Solving $\log_5 (2x+1)=\log_3 (3x-3)$.

Question

I am trying to resolve the equation $$\log_5 (2x+1) = \log_3 (3x-3)$$ and then of sketch the functions $y=\log_5 (2x+1)$ and $y=\log_3 (3x-3)$ get the solution $x=2$. There is an method that do not use the graphic method? Thanks for your suggestions. Any ideas will be appreciated.

Answer 1

Let $$f(x) = \log_5 (2x+1)-\log_3(3x-3)$$ which is defined for $x>1$.

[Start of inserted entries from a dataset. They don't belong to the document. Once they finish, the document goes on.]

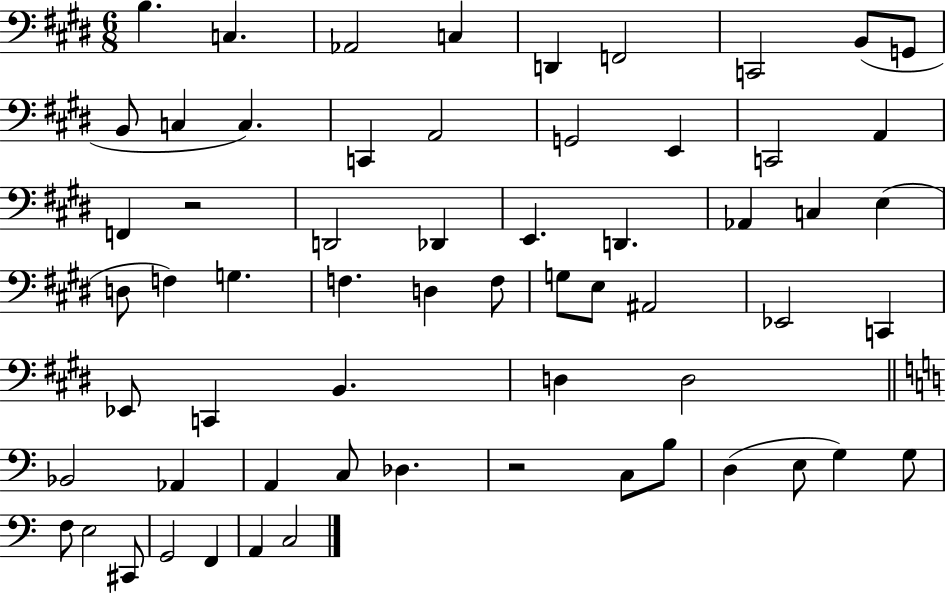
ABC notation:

X:1
T:Untitled
M:6/8
L:1/4
K:E
B, C, _A,,2 C, D,, F,,2 C,,2 B,,/2 G,,/2 B,,/2 C, C, C,, A,,2 G,,2 E,, C,,2 A,, F,, z2 D,,2 _D,, E,, D,, _A,, C, E, D,/2 F, G, F, D, F,/2 G,/2 E,/2 ^A,,2 _E,,2 C,, _E,,/2 C,, B,, D, D,2 _B,,2 _A,, A,, C,/2 _D, z2 C,/2 B,/2 D, E,/2 G, G,/2 F,/2 E,2 ^C,,/2 G,,2 F,, A,, C,2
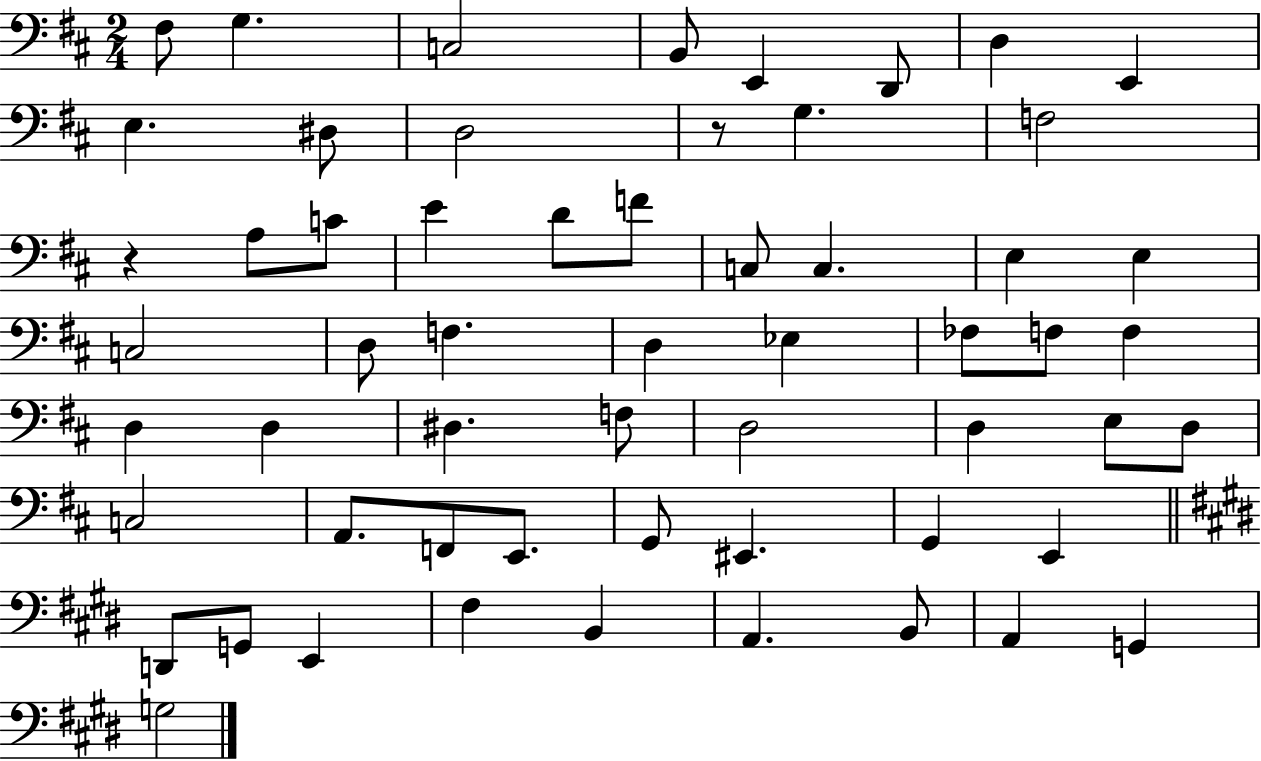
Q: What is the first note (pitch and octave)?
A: F#3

Since for $x>1$ we have $$(x+{1\over 2})\ln 5 > (x-1)\ln5 >(x-1)\ln3>0$$

we have also that $$f'(x) = {1\over (x+{1\over 2})\ln 5 } - {1\over (x-1)\ln3} <0$$

so given function has at most one zero ...

Answer 2

If you want a purely algebraic solution, although rather tedious, you can solve the equation as follows:

$$\log_5(2x+1) = \frac{\log_3(2x+1)}{\log_3 5} \tag{1}$$

$$\frac{\log_3(2x+1)}{\log_3 5} = \log_3(3x-3) \tag{2}$$

$$\left(3^{\log_3(2x+1)}\right)^{\frac{1}{\log_3 5}} = 3x-3 \tag{3}$$

$$(2x+1)^{\frac{1}{\log_3 5}} = 3x-3 \tag{4}$$

$$(2x+1)^{\log_5 3} = 3x-3 \tag{5}$$

$$\log_{2x+1} (3x-3) = \log_5 3 \tag{6}$$

$$\boxed{x = 2} \tag{7}$$

$(1)$: Change of bases: $\log_a b = \frac{\log_c b}{\log_c a}$

$(2)$: Rewriting the equation

$(3)$: Rewriting as an exponential: $c = \log_a b \iff a^c = b$

$(4)$: Simplifying

$(5)$: Inversion of base and argument: $\frac{1}{\log_a b} = \log_b a$

$(6)$: Rewriting as a logarithm: $a^b = c \iff \log_a b = c$

$(7)$: Solution to $2x+1 = 5$ and $3x-3 = 3$

But of course, you have to check for any extra solutions. Since $\log_a b^c = c\log_a b$ and $\log_{a^c} b = \frac{1}{c}\log_a b$, you have $$\log_{a^ c} b^c = \log_a b$$

$$\implies \log_5 3 = \log_{5^n} 3^n$$

$$\implies\log_{2x+1} (3x-3) = \log_{5^n} 3^n$$

$$\implies 2x+1 = 5^n; \quad 3x-3 = 3^n$$

$$3x-3 = 3^n \implies x-1 = 3^{n-1} \implies x = 3^{n-1}+1$$

Plugging this in the first equation, you have

$$2\left(3^{n-1}+1\right) = 5^n \implies 2\left(3^{n-1}\right)+3 = 5^n$$

It’s fairly obvious the only solution is $n = 1$ (since the RHS grows at a much faster rate), for which we already solved the equation. Hence, it’s the only solution.